One key strategy involves behavioral analysis, where AI algorithms analyze network traffic to establish a baseline of normal behavior. This makes it easier for teams to detect any deviations from the norm, which might indicate that their messengers are under attack. 

AI and ML algorithms can also enable proactive threat detection that involves scanning networks and endpoints for any threats lying in wait. Such tools work by analyzing data in transit as it travels across the network, looking for signs of suspicious activity that might indicate unauthorized access has been gained. 

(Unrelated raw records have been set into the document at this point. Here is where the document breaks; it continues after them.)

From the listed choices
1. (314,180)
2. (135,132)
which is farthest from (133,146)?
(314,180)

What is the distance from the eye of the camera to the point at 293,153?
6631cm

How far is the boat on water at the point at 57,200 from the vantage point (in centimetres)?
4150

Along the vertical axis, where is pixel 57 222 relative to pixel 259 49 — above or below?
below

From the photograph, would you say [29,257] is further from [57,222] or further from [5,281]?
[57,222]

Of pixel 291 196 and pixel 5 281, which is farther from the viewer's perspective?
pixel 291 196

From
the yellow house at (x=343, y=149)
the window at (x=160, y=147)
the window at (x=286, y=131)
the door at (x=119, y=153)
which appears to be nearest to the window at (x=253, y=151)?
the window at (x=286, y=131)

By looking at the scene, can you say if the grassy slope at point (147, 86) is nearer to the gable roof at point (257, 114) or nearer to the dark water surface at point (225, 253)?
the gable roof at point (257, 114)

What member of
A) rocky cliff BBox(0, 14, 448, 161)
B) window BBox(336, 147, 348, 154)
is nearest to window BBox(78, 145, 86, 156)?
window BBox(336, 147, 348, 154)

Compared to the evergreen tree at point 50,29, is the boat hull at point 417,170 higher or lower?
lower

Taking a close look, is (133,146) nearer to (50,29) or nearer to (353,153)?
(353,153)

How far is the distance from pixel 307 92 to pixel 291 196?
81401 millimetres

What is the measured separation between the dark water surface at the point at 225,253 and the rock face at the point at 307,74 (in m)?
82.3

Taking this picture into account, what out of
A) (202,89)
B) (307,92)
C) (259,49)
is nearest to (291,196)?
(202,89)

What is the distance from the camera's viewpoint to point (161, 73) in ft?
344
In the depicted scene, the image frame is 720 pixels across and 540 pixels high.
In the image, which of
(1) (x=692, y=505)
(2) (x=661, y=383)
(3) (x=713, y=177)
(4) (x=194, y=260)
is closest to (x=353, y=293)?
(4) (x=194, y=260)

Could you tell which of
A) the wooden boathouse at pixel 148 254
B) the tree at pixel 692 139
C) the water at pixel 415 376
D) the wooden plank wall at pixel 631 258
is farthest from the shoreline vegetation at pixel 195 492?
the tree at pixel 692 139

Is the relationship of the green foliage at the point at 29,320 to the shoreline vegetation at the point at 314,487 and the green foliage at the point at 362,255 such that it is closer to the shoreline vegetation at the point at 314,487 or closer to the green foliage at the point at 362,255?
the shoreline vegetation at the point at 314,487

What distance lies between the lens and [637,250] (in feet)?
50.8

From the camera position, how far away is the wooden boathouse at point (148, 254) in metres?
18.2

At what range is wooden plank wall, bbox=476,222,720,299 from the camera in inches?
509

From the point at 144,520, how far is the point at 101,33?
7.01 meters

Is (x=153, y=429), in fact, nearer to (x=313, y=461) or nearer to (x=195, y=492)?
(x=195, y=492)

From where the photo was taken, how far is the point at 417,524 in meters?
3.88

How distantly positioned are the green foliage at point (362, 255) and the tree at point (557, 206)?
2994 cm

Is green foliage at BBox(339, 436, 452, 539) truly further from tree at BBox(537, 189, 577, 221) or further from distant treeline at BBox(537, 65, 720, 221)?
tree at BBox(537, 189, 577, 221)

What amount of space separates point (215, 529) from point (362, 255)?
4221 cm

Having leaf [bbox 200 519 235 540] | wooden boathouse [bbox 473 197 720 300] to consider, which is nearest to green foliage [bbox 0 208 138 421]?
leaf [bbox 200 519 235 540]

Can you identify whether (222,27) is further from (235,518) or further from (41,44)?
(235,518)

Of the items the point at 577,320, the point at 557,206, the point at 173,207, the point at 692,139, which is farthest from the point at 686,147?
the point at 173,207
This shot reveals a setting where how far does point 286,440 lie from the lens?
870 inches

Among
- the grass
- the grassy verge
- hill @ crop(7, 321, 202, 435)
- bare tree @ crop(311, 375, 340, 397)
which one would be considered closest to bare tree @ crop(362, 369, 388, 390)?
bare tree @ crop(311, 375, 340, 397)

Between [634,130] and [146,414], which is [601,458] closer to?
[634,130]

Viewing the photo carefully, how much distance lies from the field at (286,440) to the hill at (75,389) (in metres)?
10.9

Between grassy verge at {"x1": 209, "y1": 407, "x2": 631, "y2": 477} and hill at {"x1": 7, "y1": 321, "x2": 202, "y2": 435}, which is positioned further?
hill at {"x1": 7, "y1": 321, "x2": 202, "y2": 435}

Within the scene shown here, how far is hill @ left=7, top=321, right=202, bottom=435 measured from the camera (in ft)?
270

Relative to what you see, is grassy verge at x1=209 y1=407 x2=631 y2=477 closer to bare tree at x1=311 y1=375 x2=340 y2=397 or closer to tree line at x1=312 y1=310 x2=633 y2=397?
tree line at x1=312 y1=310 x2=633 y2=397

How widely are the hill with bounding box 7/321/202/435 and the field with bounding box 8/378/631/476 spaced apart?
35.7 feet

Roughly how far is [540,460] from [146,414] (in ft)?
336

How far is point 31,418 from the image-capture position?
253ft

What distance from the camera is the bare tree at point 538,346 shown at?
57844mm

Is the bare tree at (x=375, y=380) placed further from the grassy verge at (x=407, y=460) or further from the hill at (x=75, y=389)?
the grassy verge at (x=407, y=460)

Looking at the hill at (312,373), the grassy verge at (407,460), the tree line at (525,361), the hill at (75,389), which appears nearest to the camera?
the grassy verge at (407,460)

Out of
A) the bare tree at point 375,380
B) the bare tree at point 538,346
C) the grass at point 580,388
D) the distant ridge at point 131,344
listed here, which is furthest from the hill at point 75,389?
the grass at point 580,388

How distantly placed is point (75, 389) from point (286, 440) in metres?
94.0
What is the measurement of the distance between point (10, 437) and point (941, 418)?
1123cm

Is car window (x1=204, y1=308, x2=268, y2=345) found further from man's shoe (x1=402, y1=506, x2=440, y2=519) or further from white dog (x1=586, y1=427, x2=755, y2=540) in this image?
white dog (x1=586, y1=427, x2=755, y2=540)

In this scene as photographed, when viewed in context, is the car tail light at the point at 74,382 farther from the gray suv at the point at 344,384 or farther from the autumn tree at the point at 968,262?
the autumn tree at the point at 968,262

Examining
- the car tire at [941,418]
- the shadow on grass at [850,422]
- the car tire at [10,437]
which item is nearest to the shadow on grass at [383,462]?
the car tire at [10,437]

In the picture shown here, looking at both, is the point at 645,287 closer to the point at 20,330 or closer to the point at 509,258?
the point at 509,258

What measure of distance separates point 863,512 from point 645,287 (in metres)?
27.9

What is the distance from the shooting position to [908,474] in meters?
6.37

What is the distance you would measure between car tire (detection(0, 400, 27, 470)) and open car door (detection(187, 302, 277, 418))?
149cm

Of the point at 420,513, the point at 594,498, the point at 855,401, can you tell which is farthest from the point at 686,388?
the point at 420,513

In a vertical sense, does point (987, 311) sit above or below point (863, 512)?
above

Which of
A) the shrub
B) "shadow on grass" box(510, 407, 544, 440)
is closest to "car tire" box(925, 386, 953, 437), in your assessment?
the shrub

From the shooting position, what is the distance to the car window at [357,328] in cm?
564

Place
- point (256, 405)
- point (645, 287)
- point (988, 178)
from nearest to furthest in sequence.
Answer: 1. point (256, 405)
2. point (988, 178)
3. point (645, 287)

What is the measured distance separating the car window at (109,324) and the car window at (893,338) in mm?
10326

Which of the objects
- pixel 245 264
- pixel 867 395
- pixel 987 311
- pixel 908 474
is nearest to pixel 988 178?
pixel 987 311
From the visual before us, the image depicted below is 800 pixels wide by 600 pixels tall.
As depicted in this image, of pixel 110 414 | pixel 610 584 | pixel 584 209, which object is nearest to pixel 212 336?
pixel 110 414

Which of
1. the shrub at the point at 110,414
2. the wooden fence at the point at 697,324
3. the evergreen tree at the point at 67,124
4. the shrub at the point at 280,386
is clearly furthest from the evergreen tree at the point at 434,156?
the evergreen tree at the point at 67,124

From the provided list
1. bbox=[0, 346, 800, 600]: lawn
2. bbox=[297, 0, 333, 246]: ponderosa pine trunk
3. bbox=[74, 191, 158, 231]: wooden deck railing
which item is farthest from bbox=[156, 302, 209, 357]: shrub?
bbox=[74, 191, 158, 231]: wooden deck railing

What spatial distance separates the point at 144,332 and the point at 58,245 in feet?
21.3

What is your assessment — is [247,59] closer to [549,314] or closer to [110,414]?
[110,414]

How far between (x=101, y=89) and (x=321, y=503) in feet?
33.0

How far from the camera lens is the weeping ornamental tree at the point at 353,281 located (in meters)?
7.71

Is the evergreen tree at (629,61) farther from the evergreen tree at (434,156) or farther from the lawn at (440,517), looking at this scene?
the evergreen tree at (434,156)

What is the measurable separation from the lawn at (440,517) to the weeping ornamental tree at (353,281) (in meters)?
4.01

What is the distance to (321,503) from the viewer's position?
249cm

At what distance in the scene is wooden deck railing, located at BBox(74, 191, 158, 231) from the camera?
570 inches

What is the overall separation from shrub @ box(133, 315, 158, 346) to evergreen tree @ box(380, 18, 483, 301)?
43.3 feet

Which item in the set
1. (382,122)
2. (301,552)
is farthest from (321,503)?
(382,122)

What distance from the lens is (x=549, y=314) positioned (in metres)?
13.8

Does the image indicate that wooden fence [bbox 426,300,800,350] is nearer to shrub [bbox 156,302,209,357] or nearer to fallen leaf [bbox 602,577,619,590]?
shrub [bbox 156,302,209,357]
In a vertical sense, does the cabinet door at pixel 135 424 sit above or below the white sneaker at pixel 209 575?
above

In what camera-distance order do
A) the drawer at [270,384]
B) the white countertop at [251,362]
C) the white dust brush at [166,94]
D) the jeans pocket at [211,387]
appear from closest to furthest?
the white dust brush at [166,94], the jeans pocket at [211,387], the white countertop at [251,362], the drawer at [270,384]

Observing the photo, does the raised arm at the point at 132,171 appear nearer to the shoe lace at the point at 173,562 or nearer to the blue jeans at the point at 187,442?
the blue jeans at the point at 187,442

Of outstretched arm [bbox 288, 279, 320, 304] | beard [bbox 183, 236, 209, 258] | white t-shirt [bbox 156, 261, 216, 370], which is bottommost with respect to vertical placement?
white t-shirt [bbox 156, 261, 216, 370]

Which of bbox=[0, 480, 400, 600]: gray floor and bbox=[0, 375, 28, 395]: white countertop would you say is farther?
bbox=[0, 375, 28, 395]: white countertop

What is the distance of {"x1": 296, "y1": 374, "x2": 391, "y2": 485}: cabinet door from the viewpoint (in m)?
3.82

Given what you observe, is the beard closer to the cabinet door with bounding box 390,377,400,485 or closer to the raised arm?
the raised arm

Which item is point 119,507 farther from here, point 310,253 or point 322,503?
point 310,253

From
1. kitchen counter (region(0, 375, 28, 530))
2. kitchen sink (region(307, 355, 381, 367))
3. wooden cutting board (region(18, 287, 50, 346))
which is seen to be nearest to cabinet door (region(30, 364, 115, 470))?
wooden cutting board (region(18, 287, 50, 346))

This continuous monitoring of data in transit has emerged to become one of the chief security strategies of modern organizations today, enabling them to respond to threats the moment they occur. By doing this, they can make sure that the data that ends up being analyzed hasn’t been compromised. 

Layering Up

By applying the above techniques to data in transit, data teams and security professionals can build strong safeguards against the major threats it faces as it makes its way to data repositories. But it’s important to remember that security is an ongoing battle, with bad actors always on the lookout for new tricks and techniques they can use to overcome even the most elaborate defenses. 

To ensure the integrity of data in transit, the best strategy is to layer up with a more sophisticated security strategy. For the most sensitive data, that means using strong encryption to scramble it, a demand for authentication, and a stealthy route across the network that avoids the gaze of hackers. On top of that, teams should consider implementing tools to monitor data in transit in real time as a further guarantee. After all, the vast majority of modern networks rarely catch a break, as many organizations have an insatiable need for fresh data that’s analyzed around the clock.